**Provided entries:**
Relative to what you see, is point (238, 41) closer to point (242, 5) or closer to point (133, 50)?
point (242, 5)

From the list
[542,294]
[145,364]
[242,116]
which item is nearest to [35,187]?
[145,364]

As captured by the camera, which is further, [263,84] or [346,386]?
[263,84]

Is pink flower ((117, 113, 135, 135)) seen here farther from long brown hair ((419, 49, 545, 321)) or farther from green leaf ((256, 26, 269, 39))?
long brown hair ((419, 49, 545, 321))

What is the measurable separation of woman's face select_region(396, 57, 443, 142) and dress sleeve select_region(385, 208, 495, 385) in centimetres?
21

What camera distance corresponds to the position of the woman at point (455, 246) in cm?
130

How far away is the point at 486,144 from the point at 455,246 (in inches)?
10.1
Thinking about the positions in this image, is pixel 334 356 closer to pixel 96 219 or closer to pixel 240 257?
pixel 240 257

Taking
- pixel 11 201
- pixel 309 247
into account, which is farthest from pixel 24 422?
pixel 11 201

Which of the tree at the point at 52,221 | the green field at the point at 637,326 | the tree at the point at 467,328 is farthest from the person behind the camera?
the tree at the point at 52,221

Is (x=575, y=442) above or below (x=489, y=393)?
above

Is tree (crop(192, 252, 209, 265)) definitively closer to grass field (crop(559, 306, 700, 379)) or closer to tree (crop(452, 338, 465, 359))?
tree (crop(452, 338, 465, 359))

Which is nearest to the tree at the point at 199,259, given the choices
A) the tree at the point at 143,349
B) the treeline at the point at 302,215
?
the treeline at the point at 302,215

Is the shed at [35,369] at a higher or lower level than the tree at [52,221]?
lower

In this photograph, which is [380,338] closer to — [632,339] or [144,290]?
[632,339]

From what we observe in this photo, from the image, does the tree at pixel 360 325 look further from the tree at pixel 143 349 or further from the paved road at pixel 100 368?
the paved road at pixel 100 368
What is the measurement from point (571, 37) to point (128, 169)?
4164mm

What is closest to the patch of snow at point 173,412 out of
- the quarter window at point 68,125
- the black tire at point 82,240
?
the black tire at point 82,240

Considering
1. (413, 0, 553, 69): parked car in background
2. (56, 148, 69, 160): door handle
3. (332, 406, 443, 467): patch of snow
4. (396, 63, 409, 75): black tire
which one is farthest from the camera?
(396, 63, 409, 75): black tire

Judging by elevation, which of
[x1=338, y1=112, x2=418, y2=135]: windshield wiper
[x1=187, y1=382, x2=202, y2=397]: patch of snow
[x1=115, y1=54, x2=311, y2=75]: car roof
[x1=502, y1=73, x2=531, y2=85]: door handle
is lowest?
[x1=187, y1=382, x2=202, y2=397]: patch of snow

**Problem:**
Copy every line above without changing anything.

**Answer for this exercise:**
Relative to what you see, is point (238, 41) closer to point (242, 5) or closer to point (133, 50)?
point (242, 5)

From the list
[542,294]
[145,364]
[242,116]
which item is nearest to [35,187]?
[145,364]

As captured by the camera, which is further, [263,84] or [346,386]?
[263,84]

Is pink flower ((117, 113, 135, 135)) seen here farther from long brown hair ((419, 49, 545, 321)) or farther from green leaf ((256, 26, 269, 39))?
long brown hair ((419, 49, 545, 321))

What is the measurable separation of woman's face select_region(396, 57, 443, 142) and dress sleeve select_region(385, 208, 495, 385) in centimetres?
21

What camera distance corresponds to the position of the woman at point (455, 246) in cm?
130

How far away is the point at 486,144 from the point at 455,246 (in inches)?
10.1
Thinking about the positions in this image, is pixel 334 356 closer to pixel 96 219 or closer to pixel 240 257?
pixel 240 257

Taking
- pixel 11 201
- pixel 309 247
into account, which is farthest from pixel 24 422?
pixel 11 201

Which of the tree at the point at 52,221 | the green field at the point at 637,326 | the tree at the point at 467,328 is farthest from the person behind the camera?
the tree at the point at 52,221

Is (x=575, y=442) above or below (x=489, y=393)?
above

Is tree (crop(192, 252, 209, 265)) definitively closer to grass field (crop(559, 306, 700, 379)) or closer to tree (crop(452, 338, 465, 359))?
tree (crop(452, 338, 465, 359))

Which is nearest to the tree at the point at 199,259, given the choices
A) the tree at the point at 143,349
B) the treeline at the point at 302,215
?
the treeline at the point at 302,215

Is the shed at [35,369] at a higher or lower level than the tree at [52,221]?
lower

In this photograph, which is [380,338] closer to — [632,339] or [144,290]?
[632,339]

From what we observe in this photo, from the image, does the tree at pixel 360 325 look further from the tree at pixel 143 349 or further from the paved road at pixel 100 368?
the paved road at pixel 100 368
What is the measurement from point (571, 37) to point (128, 169)?
4164mm

What is closest to the patch of snow at point 173,412 out of
- the quarter window at point 68,125
- the black tire at point 82,240
?
the black tire at point 82,240

Considering
1. (413, 0, 553, 69): parked car in background
2. (56, 148, 69, 160): door handle
3. (332, 406, 443, 467): patch of snow
4. (396, 63, 409, 75): black tire
which one is farthest from the camera?
(396, 63, 409, 75): black tire

Judging by elevation, which of
[x1=338, y1=112, x2=418, y2=135]: windshield wiper
[x1=187, y1=382, x2=202, y2=397]: patch of snow
[x1=115, y1=54, x2=311, y2=75]: car roof
[x1=502, y1=73, x2=531, y2=85]: door handle
is lowest?
[x1=187, y1=382, x2=202, y2=397]: patch of snow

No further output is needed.